======== Data excerpts ========

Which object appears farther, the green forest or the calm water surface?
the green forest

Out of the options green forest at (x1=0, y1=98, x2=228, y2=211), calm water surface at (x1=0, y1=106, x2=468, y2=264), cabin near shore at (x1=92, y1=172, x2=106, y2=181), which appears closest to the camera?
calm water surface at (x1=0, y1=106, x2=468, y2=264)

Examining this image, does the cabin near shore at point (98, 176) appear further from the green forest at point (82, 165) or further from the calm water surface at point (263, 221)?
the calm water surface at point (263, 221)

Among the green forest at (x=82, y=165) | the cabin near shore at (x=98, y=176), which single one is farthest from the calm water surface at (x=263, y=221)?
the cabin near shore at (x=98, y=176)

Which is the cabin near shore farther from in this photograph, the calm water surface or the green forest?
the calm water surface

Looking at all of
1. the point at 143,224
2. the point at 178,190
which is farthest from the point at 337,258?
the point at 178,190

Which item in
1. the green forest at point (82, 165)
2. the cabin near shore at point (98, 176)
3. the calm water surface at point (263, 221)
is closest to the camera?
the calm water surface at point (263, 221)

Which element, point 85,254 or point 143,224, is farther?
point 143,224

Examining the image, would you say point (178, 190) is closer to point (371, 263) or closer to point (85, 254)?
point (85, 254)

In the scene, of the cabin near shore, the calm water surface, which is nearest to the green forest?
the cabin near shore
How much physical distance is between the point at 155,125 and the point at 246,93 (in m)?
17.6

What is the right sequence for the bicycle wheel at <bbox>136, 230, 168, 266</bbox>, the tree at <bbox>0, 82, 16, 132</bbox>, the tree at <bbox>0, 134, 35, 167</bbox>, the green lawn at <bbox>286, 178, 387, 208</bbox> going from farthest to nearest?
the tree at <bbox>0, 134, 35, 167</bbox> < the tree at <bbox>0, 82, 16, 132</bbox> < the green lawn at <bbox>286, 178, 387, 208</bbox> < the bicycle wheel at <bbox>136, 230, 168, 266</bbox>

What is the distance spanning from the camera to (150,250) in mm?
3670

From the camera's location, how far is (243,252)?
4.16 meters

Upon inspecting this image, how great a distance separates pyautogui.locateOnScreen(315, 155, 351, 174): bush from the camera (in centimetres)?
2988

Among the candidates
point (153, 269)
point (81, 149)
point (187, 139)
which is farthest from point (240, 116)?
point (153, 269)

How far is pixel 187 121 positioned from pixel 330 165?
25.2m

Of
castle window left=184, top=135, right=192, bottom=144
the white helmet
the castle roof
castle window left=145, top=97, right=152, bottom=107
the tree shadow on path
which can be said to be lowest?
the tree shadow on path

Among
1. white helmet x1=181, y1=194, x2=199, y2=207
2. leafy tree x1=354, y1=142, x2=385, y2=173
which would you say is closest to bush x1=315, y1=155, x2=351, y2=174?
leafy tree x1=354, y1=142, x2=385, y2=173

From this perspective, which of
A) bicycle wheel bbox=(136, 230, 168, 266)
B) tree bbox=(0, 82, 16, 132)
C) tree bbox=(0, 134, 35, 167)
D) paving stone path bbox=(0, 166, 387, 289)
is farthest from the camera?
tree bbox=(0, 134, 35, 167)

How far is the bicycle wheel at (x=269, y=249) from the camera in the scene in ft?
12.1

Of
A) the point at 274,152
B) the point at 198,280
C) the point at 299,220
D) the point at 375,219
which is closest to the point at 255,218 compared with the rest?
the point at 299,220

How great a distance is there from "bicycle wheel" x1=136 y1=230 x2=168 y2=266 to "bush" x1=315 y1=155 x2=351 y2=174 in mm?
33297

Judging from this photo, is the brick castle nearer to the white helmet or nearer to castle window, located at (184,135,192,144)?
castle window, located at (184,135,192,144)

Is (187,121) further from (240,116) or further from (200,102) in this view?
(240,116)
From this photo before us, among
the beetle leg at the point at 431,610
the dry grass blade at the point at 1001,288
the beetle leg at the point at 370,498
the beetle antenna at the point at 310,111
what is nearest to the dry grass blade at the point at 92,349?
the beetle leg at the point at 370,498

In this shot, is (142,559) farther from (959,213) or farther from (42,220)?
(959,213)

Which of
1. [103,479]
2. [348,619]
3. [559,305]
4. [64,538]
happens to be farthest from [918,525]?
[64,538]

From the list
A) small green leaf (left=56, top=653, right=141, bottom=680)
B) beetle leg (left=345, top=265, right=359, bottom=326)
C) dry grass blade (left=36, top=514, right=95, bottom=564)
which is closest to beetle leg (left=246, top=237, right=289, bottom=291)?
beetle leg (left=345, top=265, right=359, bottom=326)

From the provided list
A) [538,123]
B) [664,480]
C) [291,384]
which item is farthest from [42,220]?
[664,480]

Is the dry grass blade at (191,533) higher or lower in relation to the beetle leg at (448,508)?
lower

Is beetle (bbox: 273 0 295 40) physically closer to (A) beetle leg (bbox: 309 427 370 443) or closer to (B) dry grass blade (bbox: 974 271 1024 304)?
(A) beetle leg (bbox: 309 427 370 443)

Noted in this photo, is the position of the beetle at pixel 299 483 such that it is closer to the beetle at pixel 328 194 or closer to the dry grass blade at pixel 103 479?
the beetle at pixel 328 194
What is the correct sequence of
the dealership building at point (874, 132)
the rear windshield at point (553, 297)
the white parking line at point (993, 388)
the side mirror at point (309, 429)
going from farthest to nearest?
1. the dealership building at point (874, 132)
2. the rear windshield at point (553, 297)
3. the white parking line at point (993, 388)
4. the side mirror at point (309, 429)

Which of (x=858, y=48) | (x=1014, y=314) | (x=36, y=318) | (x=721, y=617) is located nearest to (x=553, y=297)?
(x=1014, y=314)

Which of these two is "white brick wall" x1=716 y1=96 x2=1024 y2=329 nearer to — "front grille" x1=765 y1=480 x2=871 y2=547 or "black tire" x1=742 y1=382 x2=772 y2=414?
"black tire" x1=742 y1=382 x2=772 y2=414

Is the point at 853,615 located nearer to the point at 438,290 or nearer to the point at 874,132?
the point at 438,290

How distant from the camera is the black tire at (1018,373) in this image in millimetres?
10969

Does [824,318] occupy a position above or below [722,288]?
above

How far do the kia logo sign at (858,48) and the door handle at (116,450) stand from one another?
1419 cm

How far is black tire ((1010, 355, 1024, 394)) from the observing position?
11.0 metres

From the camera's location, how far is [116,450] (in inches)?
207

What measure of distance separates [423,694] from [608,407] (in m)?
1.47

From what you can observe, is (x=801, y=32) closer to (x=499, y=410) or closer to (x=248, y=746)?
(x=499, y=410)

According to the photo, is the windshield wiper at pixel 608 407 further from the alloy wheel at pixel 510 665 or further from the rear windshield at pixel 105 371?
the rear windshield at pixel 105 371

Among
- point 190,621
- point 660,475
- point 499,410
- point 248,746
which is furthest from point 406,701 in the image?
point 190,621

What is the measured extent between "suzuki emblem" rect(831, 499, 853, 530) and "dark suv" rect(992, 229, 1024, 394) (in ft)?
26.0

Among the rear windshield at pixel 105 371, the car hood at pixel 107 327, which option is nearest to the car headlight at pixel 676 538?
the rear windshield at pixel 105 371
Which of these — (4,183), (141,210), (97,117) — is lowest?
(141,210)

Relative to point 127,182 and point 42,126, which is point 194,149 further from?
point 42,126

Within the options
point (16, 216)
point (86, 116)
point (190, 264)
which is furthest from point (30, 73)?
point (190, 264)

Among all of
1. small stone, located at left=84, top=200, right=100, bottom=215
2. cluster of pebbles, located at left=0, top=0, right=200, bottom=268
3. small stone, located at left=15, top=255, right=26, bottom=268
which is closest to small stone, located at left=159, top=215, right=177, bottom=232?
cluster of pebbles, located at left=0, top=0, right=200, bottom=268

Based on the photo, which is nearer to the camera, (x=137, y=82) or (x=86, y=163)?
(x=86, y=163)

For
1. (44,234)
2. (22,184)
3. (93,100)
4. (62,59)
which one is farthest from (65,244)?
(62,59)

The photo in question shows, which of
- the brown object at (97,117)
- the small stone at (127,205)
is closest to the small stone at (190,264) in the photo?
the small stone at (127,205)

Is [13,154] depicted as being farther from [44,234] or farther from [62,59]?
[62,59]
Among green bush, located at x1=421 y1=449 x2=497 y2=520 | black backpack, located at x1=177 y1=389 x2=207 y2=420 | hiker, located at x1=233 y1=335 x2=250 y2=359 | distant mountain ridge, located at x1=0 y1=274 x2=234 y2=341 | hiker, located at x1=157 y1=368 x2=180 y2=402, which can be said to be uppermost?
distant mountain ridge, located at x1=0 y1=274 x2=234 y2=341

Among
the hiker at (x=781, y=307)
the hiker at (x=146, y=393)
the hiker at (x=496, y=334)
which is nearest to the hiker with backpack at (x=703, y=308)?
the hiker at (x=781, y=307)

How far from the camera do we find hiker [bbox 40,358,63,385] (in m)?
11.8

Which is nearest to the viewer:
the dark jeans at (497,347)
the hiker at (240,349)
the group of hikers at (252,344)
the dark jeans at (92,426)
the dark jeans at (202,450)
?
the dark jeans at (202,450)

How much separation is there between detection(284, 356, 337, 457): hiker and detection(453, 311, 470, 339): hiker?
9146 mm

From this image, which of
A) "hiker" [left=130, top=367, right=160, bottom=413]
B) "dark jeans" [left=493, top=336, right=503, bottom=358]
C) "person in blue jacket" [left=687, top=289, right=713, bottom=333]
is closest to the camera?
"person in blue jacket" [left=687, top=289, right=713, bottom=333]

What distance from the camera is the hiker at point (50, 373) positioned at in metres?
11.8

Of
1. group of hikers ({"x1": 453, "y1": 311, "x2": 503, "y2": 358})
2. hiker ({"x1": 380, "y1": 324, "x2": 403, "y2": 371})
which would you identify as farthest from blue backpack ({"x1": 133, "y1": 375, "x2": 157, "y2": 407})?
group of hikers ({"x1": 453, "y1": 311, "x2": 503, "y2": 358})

========

Include both ends. Return the line holding "How much separation" and all lines after it in the records above, exactly as written.

#### Task response
How much separation is there between detection(284, 356, 337, 457): hiker and detection(453, 311, 470, 339): hiker?
9146 mm

From this image, which of
A) "hiker" [left=130, top=367, right=160, bottom=413]
B) "dark jeans" [left=493, top=336, right=503, bottom=358]
C) "person in blue jacket" [left=687, top=289, right=713, bottom=333]
is closest to the camera?
"person in blue jacket" [left=687, top=289, right=713, bottom=333]

What distance from the camera is the hiker at point (50, 373) positioned at in metres?
11.8

Of
1. group of hikers ({"x1": 453, "y1": 311, "x2": 503, "y2": 358})
2. hiker ({"x1": 380, "y1": 324, "x2": 403, "y2": 371})
which would you identify as farthest from blue backpack ({"x1": 133, "y1": 375, "x2": 157, "y2": 407})?
group of hikers ({"x1": 453, "y1": 311, "x2": 503, "y2": 358})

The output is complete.